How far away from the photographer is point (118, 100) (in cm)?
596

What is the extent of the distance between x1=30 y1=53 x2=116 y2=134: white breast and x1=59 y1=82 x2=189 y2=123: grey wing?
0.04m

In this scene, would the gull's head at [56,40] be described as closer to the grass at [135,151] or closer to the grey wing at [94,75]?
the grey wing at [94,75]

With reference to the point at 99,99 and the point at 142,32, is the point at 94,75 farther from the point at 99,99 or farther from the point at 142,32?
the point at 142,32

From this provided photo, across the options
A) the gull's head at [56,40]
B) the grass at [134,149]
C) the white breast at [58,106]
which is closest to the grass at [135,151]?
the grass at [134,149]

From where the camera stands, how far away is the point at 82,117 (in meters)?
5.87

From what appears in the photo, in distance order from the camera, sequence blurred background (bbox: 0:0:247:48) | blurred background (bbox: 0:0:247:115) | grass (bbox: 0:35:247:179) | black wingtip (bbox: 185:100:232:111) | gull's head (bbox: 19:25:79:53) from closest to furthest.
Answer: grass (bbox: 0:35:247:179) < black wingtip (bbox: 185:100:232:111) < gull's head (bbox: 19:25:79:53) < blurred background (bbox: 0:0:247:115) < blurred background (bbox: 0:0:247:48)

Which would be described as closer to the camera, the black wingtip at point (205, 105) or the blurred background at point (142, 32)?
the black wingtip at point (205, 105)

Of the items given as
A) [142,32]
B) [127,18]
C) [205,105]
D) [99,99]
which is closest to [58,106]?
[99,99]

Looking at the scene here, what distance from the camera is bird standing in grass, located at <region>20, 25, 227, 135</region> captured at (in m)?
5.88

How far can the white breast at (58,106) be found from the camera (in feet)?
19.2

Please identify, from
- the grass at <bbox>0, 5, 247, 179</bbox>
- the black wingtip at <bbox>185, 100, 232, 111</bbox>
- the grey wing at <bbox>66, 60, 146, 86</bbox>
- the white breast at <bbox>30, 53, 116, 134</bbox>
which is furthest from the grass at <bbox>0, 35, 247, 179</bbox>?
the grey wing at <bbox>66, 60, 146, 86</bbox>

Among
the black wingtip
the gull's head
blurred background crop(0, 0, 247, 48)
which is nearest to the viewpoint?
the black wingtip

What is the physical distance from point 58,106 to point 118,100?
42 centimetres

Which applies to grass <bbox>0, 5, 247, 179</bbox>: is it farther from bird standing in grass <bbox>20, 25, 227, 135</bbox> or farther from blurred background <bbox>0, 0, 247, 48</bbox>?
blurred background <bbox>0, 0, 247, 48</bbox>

• [TASK PROMPT]: Reproduce every row above word for word, with no changes.

• [ANSWER TO THIS EXERCISE]:
How far away from the photographer is point (118, 100) (in cm)?
596

What is the extent of the distance between x1=30 y1=53 x2=116 y2=134: white breast and x1=59 y1=82 x2=189 y2=123: grey wing?
0.04m

In this scene, would the gull's head at [56,40] be described as closer to the grass at [135,151] or closer to the grey wing at [94,75]?
the grey wing at [94,75]

With reference to the point at 99,99 and the point at 142,32, is the point at 94,75 farther from the point at 99,99 or farther from the point at 142,32?
the point at 142,32

From this provided photo, across the options
A) the gull's head at [56,40]
B) the grass at [134,149]
C) the white breast at [58,106]
which is closest to the grass at [135,151]?
the grass at [134,149]

From where the camera stands, how far away is the point at 82,117 (in meters)?
5.87

From what appears in the photo, in distance order from the camera, sequence blurred background (bbox: 0:0:247:48) | blurred background (bbox: 0:0:247:115) | grass (bbox: 0:35:247:179) | black wingtip (bbox: 185:100:232:111) | gull's head (bbox: 19:25:79:53) from closest to furthest.
Answer: grass (bbox: 0:35:247:179) < black wingtip (bbox: 185:100:232:111) < gull's head (bbox: 19:25:79:53) < blurred background (bbox: 0:0:247:115) < blurred background (bbox: 0:0:247:48)

Which would be described as closer to the camera, the black wingtip at point (205, 105) or the blurred background at point (142, 32)?
the black wingtip at point (205, 105)

Of the items given as
A) [142,32]
B) [127,18]
C) [205,105]
D) [99,99]
which is closest to [58,106]?
[99,99]

Looking at the scene here, what distance from the camera is bird standing in grass, located at <region>20, 25, 227, 135</region> captured at (in m)?
5.88

How far can the white breast at (58,106) be found from the camera (in feet)?
19.2

Please identify, from
- the grass at <bbox>0, 5, 247, 179</bbox>
- the black wingtip at <bbox>185, 100, 232, 111</bbox>
- the grey wing at <bbox>66, 60, 146, 86</bbox>
- the white breast at <bbox>30, 53, 116, 134</bbox>
which is furthest from the grass at <bbox>0, 35, 247, 179</bbox>?
the grey wing at <bbox>66, 60, 146, 86</bbox>

Among
the black wingtip
the gull's head
blurred background crop(0, 0, 247, 48)
which is nearest to the viewpoint?
the black wingtip

What is the physical distance from point 58,106 to point 118,100?
42 centimetres

Which applies to grass <bbox>0, 5, 247, 179</bbox>: is it farther from bird standing in grass <bbox>20, 25, 227, 135</bbox> or farther from blurred background <bbox>0, 0, 247, 48</bbox>?
blurred background <bbox>0, 0, 247, 48</bbox>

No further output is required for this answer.